Why do bad events from childhood to repeat again and again?
By nakula2009
@nakula2009 (2325)
Indonesia
August 28, 2011 2:16pm CST
I mean for example a woman who grew up in a home where the mother was beaten by his father, why did the same thing happens all the time back when she grows up? She unconsciously seeks such men? They unconsciously look for such men?
Why is a child who experiences violence in childhood has made??, and later often violent? Most men who beat their wives?
Can you ever change?
4 people like this
4 responses
@rifnee (1713)
• Indonesia
30 Aug 11
The question of "why" implies already that it were so. I do not agree. I know enough people to repeat themselves which is not bad events from childhood.
As a direct answer:
If one firmly believes that it meets and probably subconsciously yourself wondering then.
Anyone can change. But: Where one-will, there's a way.
@dayangsumbi2010 (1724)
• Indonesia
30 Aug 11
It's called a "repetition compulsion".
The reason for such repetitive events, the child's trauma is mixed with the love of the Father.
Children love their parents, but certainly not always the way they are.
A thrashing Santander father is someone who wants to change the child. But this is not because children are exposed to the brutal helpless adults.
You must be careful that they do not relate themselves beaten, if they were "brazenly" allow only one sentence.
But the trauma eat into the soul of the child. If the adult person then looks for a partner, they instinctively keep looking for someone who the father is similar in its action.
The "father" should be changed now, at least yet.
This works well in boys (men), whose mother was very cold and unloving. The man marries a woman who is as cold-hearted.
In such relationships the partner plays the parent, the child is as happy to have decided otherwise.
If the trauma can not be resolved, meaning each new relationship and new back pain.
@kendedes2011 (2712)
• Indonesia
29 Aug 11
Because they did not understand the madness and saw this wound festers in her and it hurts.
To cure this, it needs not only to remembering even the loving attentive Accept.
As in life we ??tend to repress suffered unbearable pain and to forget to date remain viable, the emotional content of disappearing acts in the burden underground into the unconscious and thus acts diffusely in the background.
This is often perceived as perfidious and if you look at the self-reproach, the very confusing and feels sorry for bringing.

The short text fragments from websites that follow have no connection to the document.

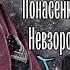 Серебром Понасенков Невзоров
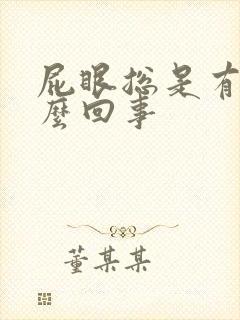 屁眼总是有血怎么回事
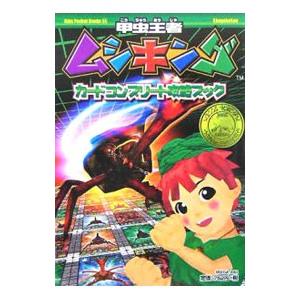 甲虫王者ムシキング カードの商品一覧 通販 Yahoo ショッピング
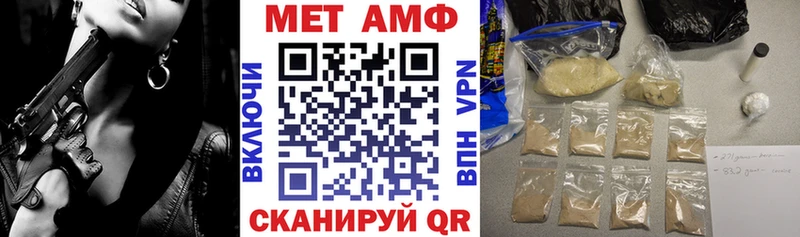 omg вход  Людиново  АМФ Розовый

So we are urgently looking for a relief valve.
Ideally, parents would have to assume their dominant position in the little creature.
But if the parents had to learn that they are not accepted, then they give it, at least unconsciously, to their children.
They must also learn to follow in order to understand their parents.
As the compulsive behavior is presented superficially rational, while the feelings rigorously suppressed and thus, from the perspective of the victim, totally illogical acts, a gaping wound in His created between thinking and feeling.
To cure this, and to change work for thousands of years humans and repeatedly fail at the habit and the addiction of unconscious retaliation.
So clear answer to your last question:
Yes, they can change if we support them, just as we need support when it comes to tackle a problem.
@najibdina29 (1309)
• Indonesia
29 Aug 11
Victims are often perpetrators.
They have not mastered the previous situation. And above all, as stored in their brain that the offender has "won". If they bring others into the situation in which they were themselves at some point, they can be pretty sure that they themselves are the victims again. (Attack is the best defense)
I had always thought that learning the "old" victim of her experiences so far that they would make it even better because they know best how stupid is this role. I had long thought that the social component would be written much larger total. But it is not often. If you learn patterns of behavior, you behave like this indeed - if one has for his life (? Exaggerated) feared, will be "on the other side."
But it may be that we remain a long-term victims. This is often the case when one has been confirmed in this role, for example. (If you get such attention by the otherwise often lacking?) Or you have something "positive" is reached? (E.g., the will get as a child.)
These repeats found in women as in men rather than equally. ...
But I do not at all as black paint. determined to come out with the help of this predicament.